Category Archives: Culture

Last five things that brought me closer to transmedia guru Jeff Gomez


The shortest distance between two people is a story

This is part two of a two-part post written by Mitesh Solanki – Click here to read part one. In part one, we looked at the first five things that brought me closer to transmedia guru Jeff Gomez. They are:

  1. Threshold assessment
  2. Story telling with campfires and firewalls
  3. Transmedia is not (common stereotypes)
  4. Transmedia is
  5. The audience

This post explores the ‘last 5 things’:

  1. Success criteria
  2. The grand narrative
  3. A character’s aspirational drivers
  4. Distant mountains
  5. The story canon

(Please note, this post contains excerpts from my notes taken when I attended X Media Labs’ Jeff Gomez Transmedia Masterclass 2011)

6.0 – Success criteria

Take Out: What may seem an obvious list of things to ‘tick off ‘ to ensure a successful transmedia activity, is by no means child’s play to ensure all the elements hum beautifully simultaneously – and therein lies the craft of a genius.

The criteria, or the main 10 attributes to a successful transmedia activity, include:

i. Break or remove the frame

– to exist beyond the screen frame and create the sense that a rich story is constantly continuing beyond the frame

ii. Story arc development

– a story arc will help to effect change by moving a character from one situation to another. There are many ways to develop an arc, for instance an 8-point arc, a 3-arc animation, or a traditional 3-act structure. The point is to have one that starts and ends, unlike stories such as ‘Lost’ that didn’t really have an end point (because the writers were probably paid one episode at a time).

iii. A convincing presentation that takes ‘the world’ and the viewer seriously

– reads as authentic and can stand up to scrutiny of a serious viewer, which means a lot of things including logic across the story (things need to make logical sense). The logic doesn’t have to make sense in the real world of the audience, however if there is new logic that would only exists in the ‘story world’ then it needs a convincing presentation.

**********

**WORK REQUEST 1**
For the transmedia post, say whether each statement below agrees with it. Give yes or no for each, along with the deciding words quoted from the post.
(a) The post draws on notes taken at X Media Labs’ Jeff Gomez Transmedia Masterclass 2011.
(b) The post says a traditional 3-act structure is the only way to develop a story arc.
(c) The post says a story's logic must make sense in the real world of the audience.
**WORK REQUEST 2**
Answer these questions from the transmedia post:
(a) Who wrote the two-part post?
(b) What is the fourth item among the "last 5 things"?
(c) How many main attributes of a successful transmedia activity does the post say there are?
**WORK REQUEST 3**
Copy the transmedia post word for word, from "Last five things" down to "not (common stereotypes)".

**********

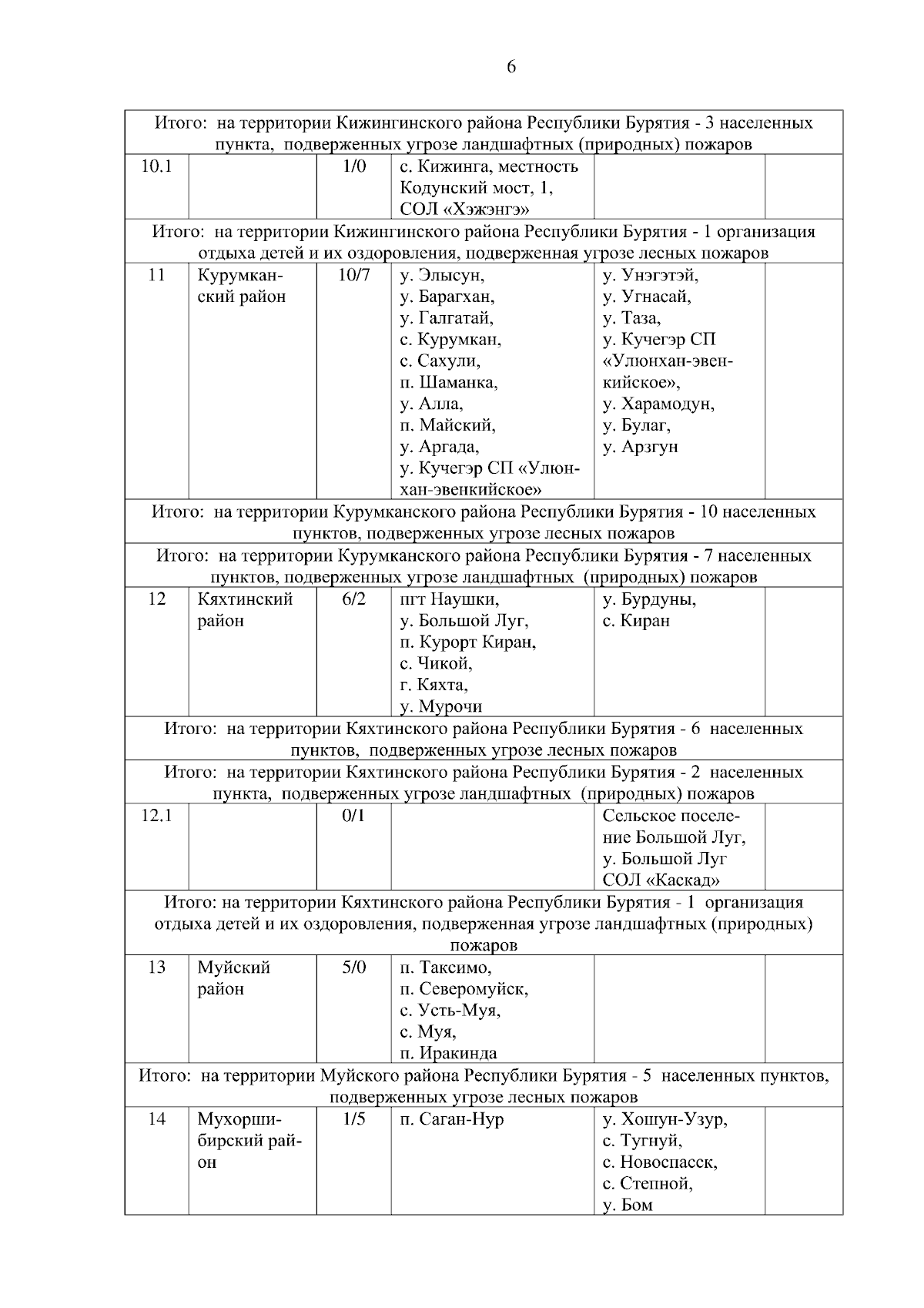 6

| | | | | | |
|---|---|---|---|---|---|
| Итого: на территории Кижингинского района Республики Бурятия - 3 населенных пункта, подверженных угрозе ландшафтных (природных) пожаров | | | | | |
| 10.1 | | 1/0 | с. Кижинга, местность Кодунский мост, 1, СОЛ «Хэжэнгэ» | | |
| Итого: на территории Кижингинского района Республики Бурятия - 1 организация отдыха детей и их оздоровления, подверженная угрозе лесных пожаров | | | | | |
| 11 | Курумканский район | 10/7 | у. Элысун, у. Барагхан, у. Галгатай, с. Курумкан, с. Сахули, п. Шаманка, у. Алла, п. Майский, у. Аргада, у. Кучегэр СП «Улюнхан-эвенкийское» | у. Унэгэтэй, у. Угнасай, у. Таза, у. Кучегэр СП «Улюнхан-эвенкийское», у. Харамодун, у. Булаг, у. Арзгун | |
| Итого: на территории Курумканского района Республики Бурятия - 10 населенных пунктов, подверженных угрозе лесных пожаров | | | | | |
| Итого: на территории Курумканского района Республики Бурятия - 7 населенных пунктов, подверженных угрозе ландшафтных (природных) пожаров | | | | | |
| 12 | Кяхтинский район | 6/2 | пгт Наушки, у. Большой Луг, п. Курорт Киран, с. Чикой, г. Кяхта, у. Мурочи | у. Бурдуны, с. Киран | |
| Итого: на территории Кяхтинского района Республики Бурятия - 6 населенных пунктов, подверженных угрозе лесных пожаров | | | | | |
| Итого: на территории Кяхтинского района Республики Бурятия - 2 населенных пункта, подверженных угрозе ландшафтных (природных) пожаров | | | | | |
| 12.1 | | 0/1 | | Сельское поселение Большой Луг, у. Большой Луг СОЛ «Каскад» | |
| Итого: на территории Кяхтинского района Республики Бурятия - 1 организация отдыха детей и их оздоровления, подверженная угрозе ландшафтных (природных) пожаров | | | | | |
| 13 | Муйский район | 5/0 | п. Таксимо, п. Северомуйск, с. Усть-Муя, с. Муя, п. Иракинда | | |
| Итого: на территории Муйского района Республики Бурятия - 5 населенных пунктов, подверженных угрозе лесных пожаров | | | | | |
| 14 | Мухоршибирский район | 1/5 | п. Саган-Нур | у. Хошун-Узур, с. Тугнуй, с. Новоспасск, с. Степной, у. Бом | |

**********

**TASK RESULT 1**
(a) Yes: "my notes taken when I attended X Media Labs’ Jeff Gomez Transmedia Masterclass 2011"
(b) No: "There are many ways to develop an arc, for instance an 8-point arc, a 3-arc animation, or a traditional 3-act structure."
(c) No: "The logic doesn’t have to make sense in the real world of the audience"

**TASK RESULT 2**
(a) Mitesh Solanki
(b) Distant mountains
(c) 10

**TASK RESULT 3**
Last five things that brought me closer to transmedia guru Jeff Gomez


The shortest distance between two people is a story

This is part two of a two-part post written by Mitesh Solanki – Click here to read part one. In part one, we looked at the first five things that brought me closer to transmedia guru Jeff Gomez. They are:

  1. Threshold assessment
  2. Story telling with campfires and firewalls
  3. Transmedia is not (common stereotypes)